The priorities/initiatives for the Policy Unit in SFY20 include:


  1. Psychiatric IMD 1115 Waiver Amendment
    1. Summit application by Sept. 2019
    2. Negotiation with CMS
    3. Finalize terms
    4. Begin drawing down FFP
  2.  1115 Waiver Administration and Planning
    1. Administration of existing waiver.
    2. Planning/preparation for new waiver in 2022
  3. Administrative Rulemaking
    1. The Medicaid Policy Unit is currently undergoing a 5-7-year project to rewrite all of Vermont’s Medicaid administrative rules under one centralized framework. Rule work of significant importance underway in SFY2020 include:
      1. Gender Affirmation Surgery
      2. Medical Necessity
      3. EPSDT
    2. Updated and consolidated Medicaid rules promotes transparency, reduces provider/beneficiary confusion.
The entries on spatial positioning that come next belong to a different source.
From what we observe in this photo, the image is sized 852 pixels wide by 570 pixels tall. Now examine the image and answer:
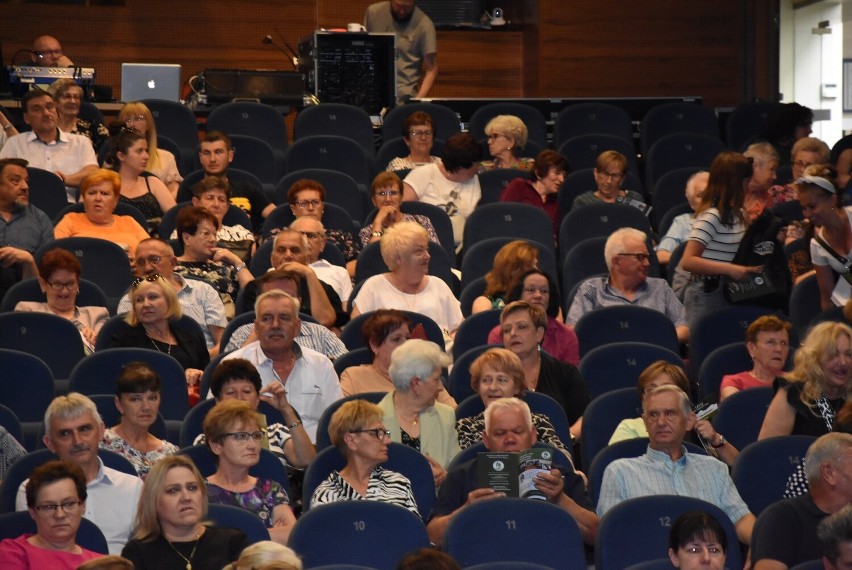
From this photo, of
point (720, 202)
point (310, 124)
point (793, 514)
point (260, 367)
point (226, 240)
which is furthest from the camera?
point (310, 124)

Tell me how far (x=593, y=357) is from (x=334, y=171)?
3111 millimetres

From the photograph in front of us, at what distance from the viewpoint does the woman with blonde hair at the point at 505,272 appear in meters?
6.69

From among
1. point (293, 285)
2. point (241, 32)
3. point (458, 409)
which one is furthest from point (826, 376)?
point (241, 32)

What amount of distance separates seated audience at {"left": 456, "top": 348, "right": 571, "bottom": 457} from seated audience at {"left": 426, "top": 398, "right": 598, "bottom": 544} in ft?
0.95

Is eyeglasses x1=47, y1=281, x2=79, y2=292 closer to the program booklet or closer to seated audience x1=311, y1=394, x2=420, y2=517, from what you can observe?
seated audience x1=311, y1=394, x2=420, y2=517

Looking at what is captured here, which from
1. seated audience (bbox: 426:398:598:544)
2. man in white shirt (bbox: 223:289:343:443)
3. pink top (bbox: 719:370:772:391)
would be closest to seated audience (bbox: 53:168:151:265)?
man in white shirt (bbox: 223:289:343:443)

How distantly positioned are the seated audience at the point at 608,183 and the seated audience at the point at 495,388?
2.92m

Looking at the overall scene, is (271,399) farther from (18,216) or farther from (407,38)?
(407,38)

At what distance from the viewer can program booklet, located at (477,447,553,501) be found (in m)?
4.79

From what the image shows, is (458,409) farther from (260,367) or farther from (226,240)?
(226,240)

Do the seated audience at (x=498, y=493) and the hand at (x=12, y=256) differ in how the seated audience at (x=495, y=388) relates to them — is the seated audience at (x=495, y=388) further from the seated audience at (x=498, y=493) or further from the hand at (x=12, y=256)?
the hand at (x=12, y=256)

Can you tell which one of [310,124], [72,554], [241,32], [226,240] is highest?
[241,32]

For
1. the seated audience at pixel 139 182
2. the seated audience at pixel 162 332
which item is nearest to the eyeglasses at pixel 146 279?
the seated audience at pixel 162 332

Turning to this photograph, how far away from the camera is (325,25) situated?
12.5 meters
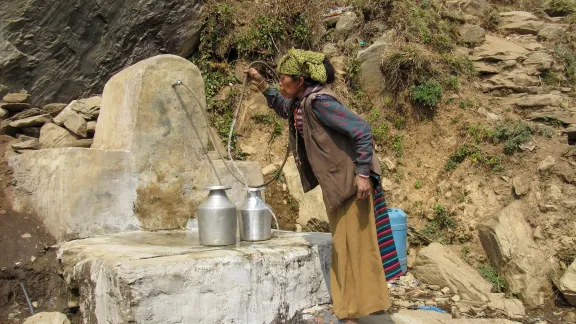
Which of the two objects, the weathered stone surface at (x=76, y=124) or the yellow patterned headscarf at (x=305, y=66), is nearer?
the yellow patterned headscarf at (x=305, y=66)

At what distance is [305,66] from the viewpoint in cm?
282

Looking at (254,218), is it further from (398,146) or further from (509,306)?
(398,146)

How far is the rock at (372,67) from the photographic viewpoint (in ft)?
24.5

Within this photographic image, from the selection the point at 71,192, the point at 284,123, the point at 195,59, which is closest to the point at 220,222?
the point at 71,192

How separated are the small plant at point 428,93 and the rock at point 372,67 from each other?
0.63 meters

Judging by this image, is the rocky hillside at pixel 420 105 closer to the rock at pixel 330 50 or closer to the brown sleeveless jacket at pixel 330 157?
the rock at pixel 330 50

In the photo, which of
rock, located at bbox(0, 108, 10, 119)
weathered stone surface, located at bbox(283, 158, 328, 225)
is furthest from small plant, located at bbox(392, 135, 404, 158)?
rock, located at bbox(0, 108, 10, 119)

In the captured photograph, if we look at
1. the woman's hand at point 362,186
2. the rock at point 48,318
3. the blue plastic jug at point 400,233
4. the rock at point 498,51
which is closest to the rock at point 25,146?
the rock at point 48,318

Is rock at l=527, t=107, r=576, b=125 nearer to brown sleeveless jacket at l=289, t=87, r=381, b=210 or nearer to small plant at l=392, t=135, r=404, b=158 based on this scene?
small plant at l=392, t=135, r=404, b=158

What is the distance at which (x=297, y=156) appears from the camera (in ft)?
9.96

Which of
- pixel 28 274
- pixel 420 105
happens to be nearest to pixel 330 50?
pixel 420 105

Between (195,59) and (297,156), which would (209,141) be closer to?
(297,156)

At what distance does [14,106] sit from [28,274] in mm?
2577

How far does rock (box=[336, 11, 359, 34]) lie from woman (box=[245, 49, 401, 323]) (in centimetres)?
561
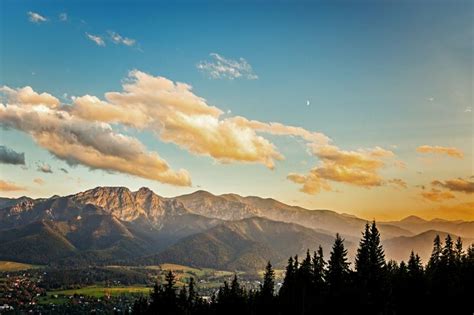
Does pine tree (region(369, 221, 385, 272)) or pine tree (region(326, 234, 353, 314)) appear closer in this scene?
pine tree (region(369, 221, 385, 272))

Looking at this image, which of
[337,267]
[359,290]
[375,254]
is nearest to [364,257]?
[375,254]

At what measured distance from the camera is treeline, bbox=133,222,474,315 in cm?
5691

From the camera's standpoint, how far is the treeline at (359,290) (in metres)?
56.9

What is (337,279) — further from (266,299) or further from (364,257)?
(266,299)

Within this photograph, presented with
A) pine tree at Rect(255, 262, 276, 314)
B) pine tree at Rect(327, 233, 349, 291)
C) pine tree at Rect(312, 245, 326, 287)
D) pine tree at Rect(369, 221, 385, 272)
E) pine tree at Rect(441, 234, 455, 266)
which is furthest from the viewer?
pine tree at Rect(255, 262, 276, 314)

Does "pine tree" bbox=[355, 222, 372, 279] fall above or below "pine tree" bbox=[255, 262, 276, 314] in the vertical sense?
above

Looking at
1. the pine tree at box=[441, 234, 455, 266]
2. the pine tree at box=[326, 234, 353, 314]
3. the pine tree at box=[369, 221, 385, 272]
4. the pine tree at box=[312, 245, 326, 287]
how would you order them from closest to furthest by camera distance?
the pine tree at box=[369, 221, 385, 272], the pine tree at box=[326, 234, 353, 314], the pine tree at box=[312, 245, 326, 287], the pine tree at box=[441, 234, 455, 266]

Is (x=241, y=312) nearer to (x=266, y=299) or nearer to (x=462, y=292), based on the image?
(x=266, y=299)

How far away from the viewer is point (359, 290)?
5731cm

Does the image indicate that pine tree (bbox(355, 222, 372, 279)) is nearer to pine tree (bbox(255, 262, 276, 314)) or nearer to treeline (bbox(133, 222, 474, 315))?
treeline (bbox(133, 222, 474, 315))

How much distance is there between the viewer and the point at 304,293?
75688mm

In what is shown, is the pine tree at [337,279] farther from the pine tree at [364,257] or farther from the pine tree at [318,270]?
the pine tree at [318,270]

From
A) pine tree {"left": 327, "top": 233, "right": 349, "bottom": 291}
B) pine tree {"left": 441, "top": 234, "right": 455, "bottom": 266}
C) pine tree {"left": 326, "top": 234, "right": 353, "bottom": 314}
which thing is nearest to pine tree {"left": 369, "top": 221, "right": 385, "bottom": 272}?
pine tree {"left": 326, "top": 234, "right": 353, "bottom": 314}

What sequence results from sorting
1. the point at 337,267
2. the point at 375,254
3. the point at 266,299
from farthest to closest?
1. the point at 266,299
2. the point at 337,267
3. the point at 375,254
  4. Medicaid Policy Development and implementation at AHS, including:
    1. Payment reform initiatives for Developmental Services, Residential Treatment for Substance Use Disorder, and Children’s Integrated Services
    2. Federal and/or state legislation
  5. Home and Community Based Services (HCBS)
    1. Continue systems work to comply with federal HCBS conflict of interest rules
    2. Begin work to move HCBS from 1115 Waiver to State Plan authority (required by 2022)
  6. Improved Early, Periodic, Screening, Diagnostic, and Treatment (EPSDT) process
    1. Operational process improvements to ensure EPSDT services that are not listed as covered services under Vermont Medicaid are reviewed for medical necessity and, if appropriate, covered on an individual basis. 
    2. As a result of this operational improvement, Medicaid-enrolled children under 21 and their providers will be able to receive a decision on EPSDT coverage faster, as requests will be reviewed as part of the normal prior authorization process, rather than going through a separate, prolonged, and administratively arduous exception request process.